> [Directions for this task]: Look through the lines below for the word "https", and copy every line that has it.

• • • •

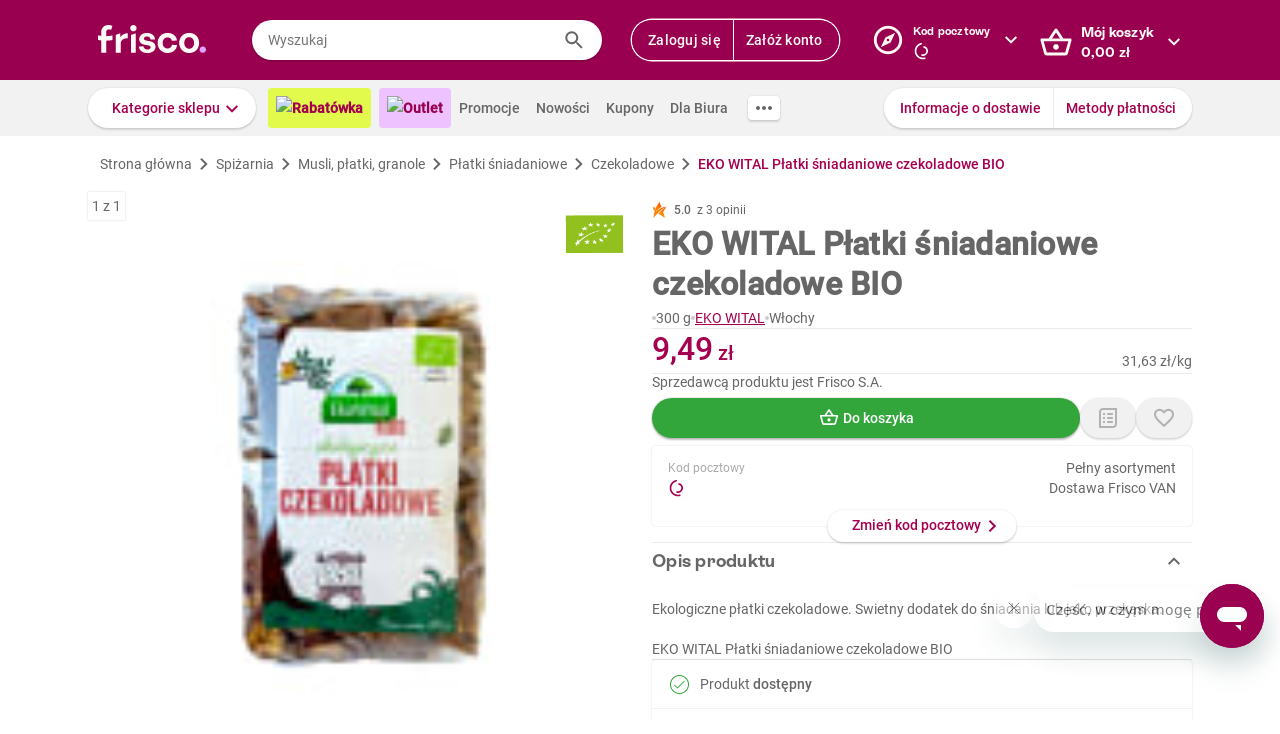

--- FILE ---
content_type: text/javascript
request_url: https://www.frisco.pl/app/static/cdn/frisco-react-master-20260109-38430/browser.out/view-brandbank.js
body_size: 125
content:
(function(){
'use strict';F.Sa("view-brandbank");F.$u(F.Vx);var gIe=function(){var a=new F.M(null,1,5,F.N,[F.dx(function(b,c){return new F.k(null,1,[F.jl,new F.M(null,2,5,F.N,[c,new F.M(null,1,5,F.N,[F.RB],null)],null)],null)})],null);return F.l(a)?a:F.O}(),hIe=F.Z.g(null);F.W(gIe,F.l(hIe)?hIe:F.O);F.eb();
}).call(this);



--- FILE ---
content_type: image/svg+xml
request_url: https://res.cloudinary.com/dj484tw6k/image/upload/v1557136692/NewFrisco/Others/icons/Heart.svg
body_size: -208
content:
<svg xmlns="http://www.w3.org/2000/svg" xmlns:xlink="http://www.w3.org/1999/xlink" width="24" height="24" viewBox="0 0 24 24">
    <g fill="#666">
        <path id="a" d="M16.5 2.825c-1.74 0-3.41.81-4.5 2.09-1.09-1.28-2.76-2.09-4.5-2.09-3.08 0-5.5 2.42-5.5 5.5 0 3.78 3.4 6.86 8.55 11.54l1.45 1.31 1.45-1.32c5.15-4.67 8.55-7.75 8.55-11.53 0-3.08-2.42-5.5-5.5-5.5zm-4.4 15.55l-.1.1-.1-.1C7.14 14.065 4 11.215 4 8.325c0-2 1.5-3.5 3.5-3.5 1.54 0 3.04.99 3.57 2.36h1.87c.52-1.37 2.02-2.36 3.56-2.36 2 0 3.5 1.5 3.5 3.5 0 2.89-3.14 5.74-7.9 10.05z"/>
    </g>
</svg>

• • • •

> [Written answer]:
request_url: https://www.frisco.pl/app/static/cdn/frisco-react-master-20260109-38430/browser.out/view-brandbank.js
request_url: https://res.cloudinary.com/dj484tw6k/image/upload/v1557136692/NewFrisco/Others/icons/Heart.svg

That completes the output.